Context evaluation: In the cloud, the VLM watcher processes the feeds of snapshots, translating the visual data into a semantic description of what is happening on the street. We guide the model using a detailed prompt that defines exactly what types of unusual, sensitive, or complex situations to look for. The VLM evaluates the scene against these specific instructions and assigns specific high-stakes tags to the scenes.
Human-in-the-loop: If the model flags a critical situational tag, it immediately alerts our remote assistance team. An assistant can then review the live feed to ensure the robot behaves seamlessly, yields to emergency workers, or stays clear of restricted zones.

Because the AI landscape evolves at a breakneck pace, we don’t tie our infrastructure to a single provider. We treat this cloud layer as an open, plug-and-play architecture – continuously experimenting, testing, and benchmarking the latest state-of-the-art models to ensure we are always using the most accurate semantic interpreter available.

A view from the robot’s cameras shows autonomy with an extra safety layer: The robot autonomously yields to first responders moving a gurney. Simultaneously, the cloud VLM watcher flags the unusual context, bringing a remote assistant in to monitor the scene. Source: Avride

The evolution from data mining to live operations

The integration of live VLMs into Avride‘s daily operations is a natural evolution of our internal engineering tools.

Storing and processing every single minute of video from hundreds of robots operating every day is incredibly expensive and unnecessary. We don’t want to save everything; we only want to preserve data that genuinely helps us improve our technology and maintain safety.

Historically, we used this exact 5-second live-stream analysis pipeline as a data-filtering tool. Cloud VLMs monitored the incoming streams in real time to automatically mine for rare, valuable scenarios — like specific animal interactions or complex infrastructure — that we could securely save as pre-anonymized data for further labeling and training.

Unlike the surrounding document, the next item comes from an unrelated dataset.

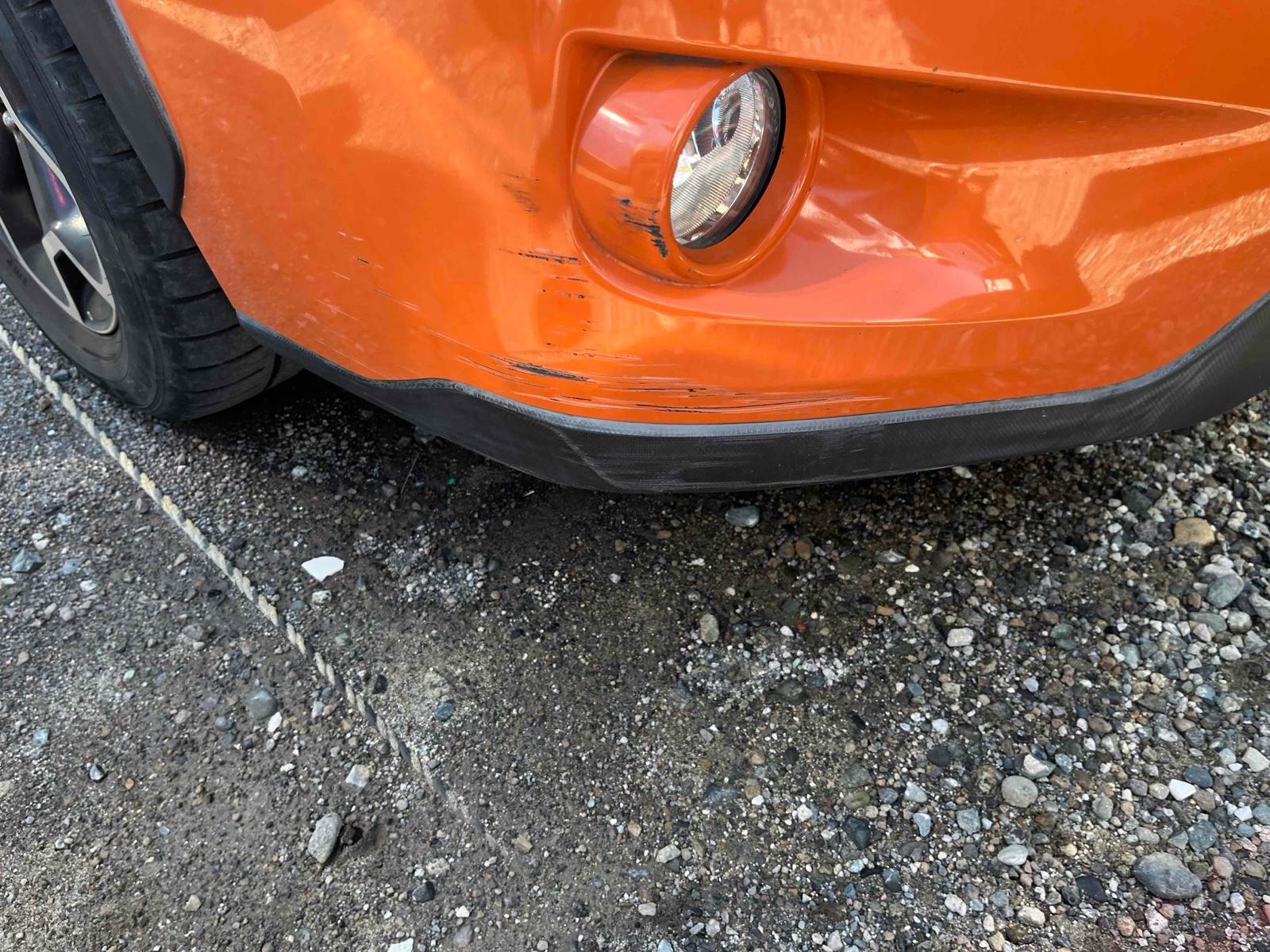 SUBARU XV 2.0I-L EYESIGHT 4WD Image 33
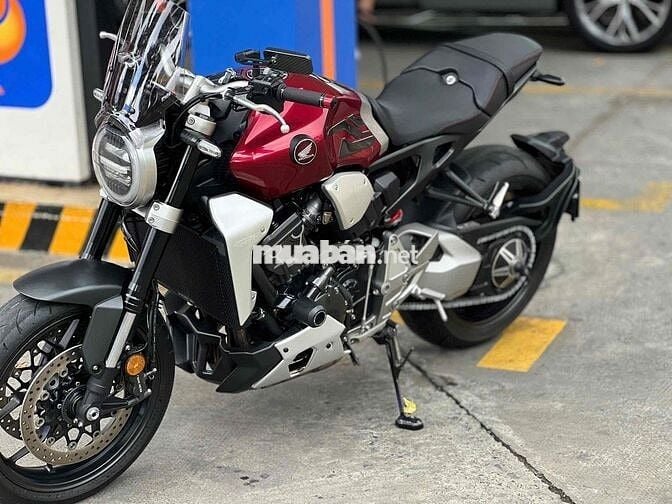 cb1000r Chính hãng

As the pipeline proved to be exceptionally accurate at spotting unique real-world context live, it became a logical next step to extend this tool into live operations. If the system was already capable of identifying unique contexts in real time, it could just as effectively be used to trigger live human oversight.

We integrated this data-mining infrastructure directly into our production pipeline, creating a seamless bridge between cutting-edge AI and human assistance.

The road ahead: Bringing VLMs to the edge

Operating these heavy models in the cloud is an incredibly effective solution for today, but it is just the beginning. As VLMs become more compact through optimization techniques, and as next-generation onboard robotics hardware grows more powerful, our ultimate goal is clear.

Eventually, this deep semantic layer will migrate from the cloud directly onto the robot’s onboard compute. This will allow our robots to achieve an even deeper level of autonomous decision-making entirely on the edge, completely independent of network connectivity.

Until then, our cloud-to-remote-assistance safety net ensures that Avride delivery robots remain polite, responsible, and aware citizens on the sidewalk.

About the author

Roman Nefedov is the head of autonomous delivery at Avride, where he holds end-to-end responsibility for the autonomous delivery product, overseeing both overall business operations and software development. Nefedov previously led the company’s delivery robot engineering division, building on over a decade and a half of expertise in the technology sector.

Throughout his career, he has focused on leading large-scale engineering teams and driving the development of smart devices and consumer IoT products.